(Collected data)
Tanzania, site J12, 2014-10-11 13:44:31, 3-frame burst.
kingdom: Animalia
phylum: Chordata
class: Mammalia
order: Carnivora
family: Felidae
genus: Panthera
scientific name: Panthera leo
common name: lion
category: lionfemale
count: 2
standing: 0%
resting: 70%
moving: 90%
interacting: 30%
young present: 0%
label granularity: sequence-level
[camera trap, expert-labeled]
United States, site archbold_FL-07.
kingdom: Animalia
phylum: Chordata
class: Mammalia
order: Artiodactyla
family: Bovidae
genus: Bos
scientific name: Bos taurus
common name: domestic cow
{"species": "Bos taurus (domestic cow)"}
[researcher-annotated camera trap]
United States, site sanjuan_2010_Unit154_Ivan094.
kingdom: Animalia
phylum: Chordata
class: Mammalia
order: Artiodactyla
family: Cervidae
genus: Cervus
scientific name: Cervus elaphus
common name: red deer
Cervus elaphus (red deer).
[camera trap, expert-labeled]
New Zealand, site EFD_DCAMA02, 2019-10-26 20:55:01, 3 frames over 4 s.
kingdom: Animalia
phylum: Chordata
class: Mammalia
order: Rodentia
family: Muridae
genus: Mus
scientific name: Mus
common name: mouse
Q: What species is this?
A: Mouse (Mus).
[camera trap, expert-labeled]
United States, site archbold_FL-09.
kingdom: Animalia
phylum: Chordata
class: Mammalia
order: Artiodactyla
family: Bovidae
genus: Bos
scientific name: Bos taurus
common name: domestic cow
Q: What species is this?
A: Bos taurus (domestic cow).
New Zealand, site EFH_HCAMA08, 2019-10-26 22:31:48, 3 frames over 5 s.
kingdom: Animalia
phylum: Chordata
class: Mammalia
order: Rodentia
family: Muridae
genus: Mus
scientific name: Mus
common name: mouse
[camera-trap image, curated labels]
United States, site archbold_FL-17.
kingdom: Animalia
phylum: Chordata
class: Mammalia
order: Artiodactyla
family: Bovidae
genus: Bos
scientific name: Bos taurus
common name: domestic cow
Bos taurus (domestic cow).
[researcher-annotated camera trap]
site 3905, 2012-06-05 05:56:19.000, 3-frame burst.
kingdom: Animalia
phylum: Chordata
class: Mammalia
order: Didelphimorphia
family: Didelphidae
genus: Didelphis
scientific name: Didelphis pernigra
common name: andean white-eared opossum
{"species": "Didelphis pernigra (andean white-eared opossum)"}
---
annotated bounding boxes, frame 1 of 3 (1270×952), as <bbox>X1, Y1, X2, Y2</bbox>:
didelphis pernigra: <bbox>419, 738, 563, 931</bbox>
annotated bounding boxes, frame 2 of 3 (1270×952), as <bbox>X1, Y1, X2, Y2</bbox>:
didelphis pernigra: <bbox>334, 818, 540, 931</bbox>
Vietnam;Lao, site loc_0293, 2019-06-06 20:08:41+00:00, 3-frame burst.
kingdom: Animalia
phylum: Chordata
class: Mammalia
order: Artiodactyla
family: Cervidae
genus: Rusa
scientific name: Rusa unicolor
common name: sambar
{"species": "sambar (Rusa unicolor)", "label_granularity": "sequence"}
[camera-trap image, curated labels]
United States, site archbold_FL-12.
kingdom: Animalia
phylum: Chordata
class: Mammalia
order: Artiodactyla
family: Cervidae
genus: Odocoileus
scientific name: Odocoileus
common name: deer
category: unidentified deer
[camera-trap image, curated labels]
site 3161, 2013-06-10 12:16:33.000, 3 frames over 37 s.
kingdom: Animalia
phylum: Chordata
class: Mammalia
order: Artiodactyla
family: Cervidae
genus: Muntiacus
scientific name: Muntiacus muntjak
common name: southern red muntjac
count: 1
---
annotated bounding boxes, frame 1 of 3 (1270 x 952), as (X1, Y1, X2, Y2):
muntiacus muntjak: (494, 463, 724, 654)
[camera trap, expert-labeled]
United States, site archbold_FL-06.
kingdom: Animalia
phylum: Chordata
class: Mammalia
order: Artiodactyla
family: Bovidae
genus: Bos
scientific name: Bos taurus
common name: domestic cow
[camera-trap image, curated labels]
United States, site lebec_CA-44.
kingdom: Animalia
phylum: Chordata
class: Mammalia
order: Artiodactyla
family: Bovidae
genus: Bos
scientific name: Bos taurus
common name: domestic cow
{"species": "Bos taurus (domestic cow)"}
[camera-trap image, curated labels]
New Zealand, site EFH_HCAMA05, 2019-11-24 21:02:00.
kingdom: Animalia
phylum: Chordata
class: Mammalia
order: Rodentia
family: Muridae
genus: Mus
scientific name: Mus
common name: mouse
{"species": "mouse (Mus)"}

- **AIM OF THE TASK**: If a line in the entries above holds the word "sequence", count it; then report the total alone.

- **THE COMPLETED TASK**: 2